■ Written request ■
Copy the data word for word, starting at the line that contains "In this scene, would" and continuing through the end of the data. Leave the pictures out of your copy.

>> Begin

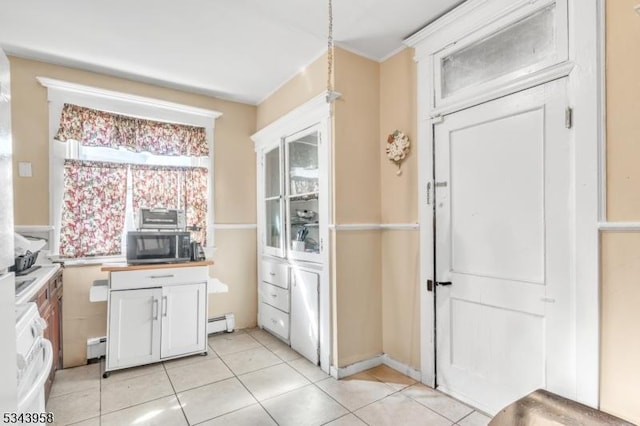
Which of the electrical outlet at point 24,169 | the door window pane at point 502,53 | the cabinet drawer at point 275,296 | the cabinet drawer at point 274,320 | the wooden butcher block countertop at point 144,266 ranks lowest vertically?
the cabinet drawer at point 274,320

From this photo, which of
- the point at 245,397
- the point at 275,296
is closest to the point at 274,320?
the point at 275,296

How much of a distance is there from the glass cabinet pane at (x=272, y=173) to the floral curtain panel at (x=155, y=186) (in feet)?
3.05

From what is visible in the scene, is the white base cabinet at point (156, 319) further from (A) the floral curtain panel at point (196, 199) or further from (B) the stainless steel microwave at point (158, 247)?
Answer: (A) the floral curtain panel at point (196, 199)

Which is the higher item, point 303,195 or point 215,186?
point 215,186

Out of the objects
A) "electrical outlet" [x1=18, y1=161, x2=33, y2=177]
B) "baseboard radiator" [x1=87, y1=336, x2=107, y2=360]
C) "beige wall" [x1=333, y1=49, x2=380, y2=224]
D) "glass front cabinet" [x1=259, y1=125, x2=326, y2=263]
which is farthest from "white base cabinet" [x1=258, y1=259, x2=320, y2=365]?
"electrical outlet" [x1=18, y1=161, x2=33, y2=177]

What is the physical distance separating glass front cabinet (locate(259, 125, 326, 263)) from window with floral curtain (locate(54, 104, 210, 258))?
2.25 feet

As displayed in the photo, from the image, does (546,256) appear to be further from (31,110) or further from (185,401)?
(31,110)

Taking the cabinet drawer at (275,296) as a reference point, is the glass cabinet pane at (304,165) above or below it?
above

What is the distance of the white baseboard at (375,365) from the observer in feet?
8.23

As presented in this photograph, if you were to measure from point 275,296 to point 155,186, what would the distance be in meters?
1.67

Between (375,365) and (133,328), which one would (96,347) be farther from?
(375,365)

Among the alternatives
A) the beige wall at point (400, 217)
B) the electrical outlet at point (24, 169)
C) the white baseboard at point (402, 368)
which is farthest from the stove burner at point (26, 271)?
the white baseboard at point (402, 368)

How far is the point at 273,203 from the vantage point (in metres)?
3.60

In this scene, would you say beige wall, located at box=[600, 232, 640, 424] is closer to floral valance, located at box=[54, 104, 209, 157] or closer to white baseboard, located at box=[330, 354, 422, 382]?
white baseboard, located at box=[330, 354, 422, 382]
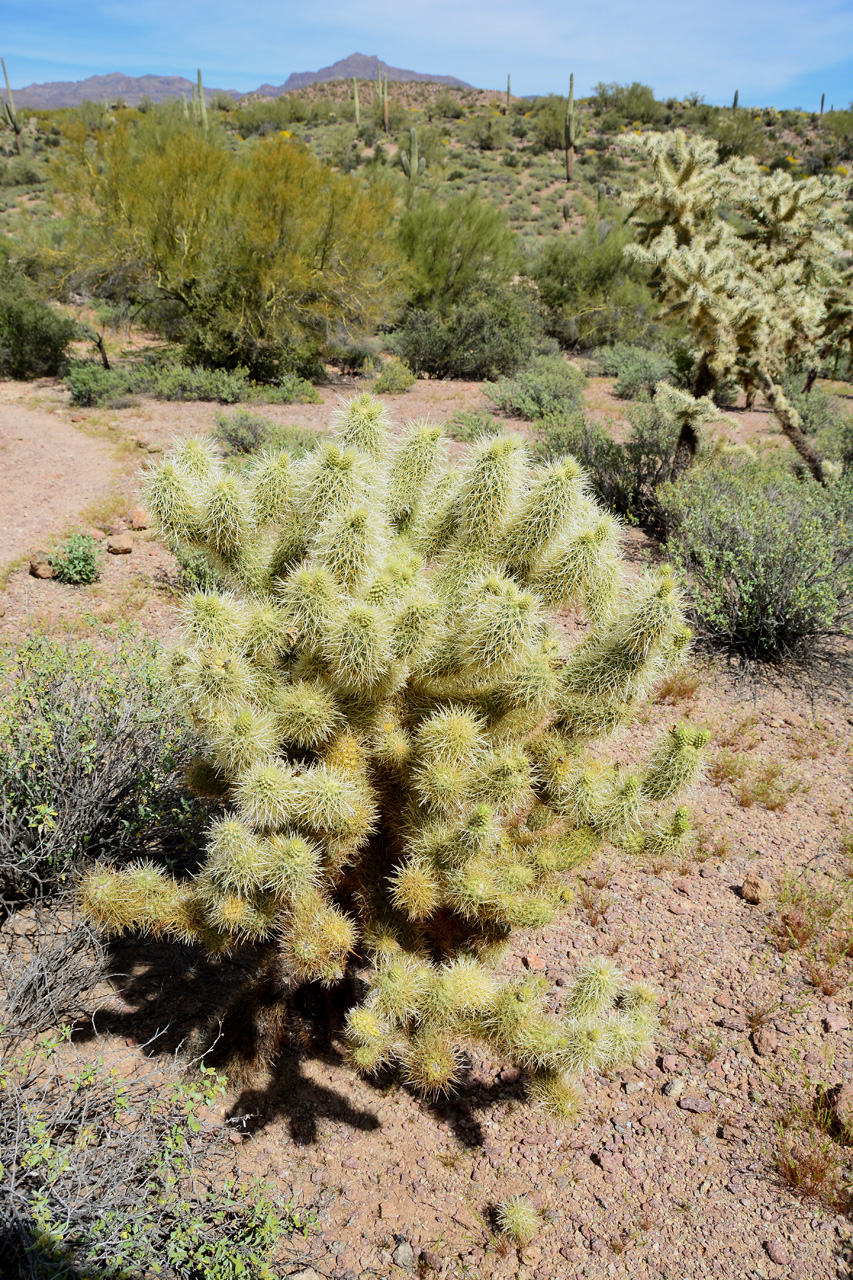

>> End

■ Output of the task ■
In this scene, would you say beige wall, located at box=[600, 232, 640, 424] is closer to floral valance, located at box=[54, 104, 209, 157] or closer to white baseboard, located at box=[330, 354, 422, 382]?
white baseboard, located at box=[330, 354, 422, 382]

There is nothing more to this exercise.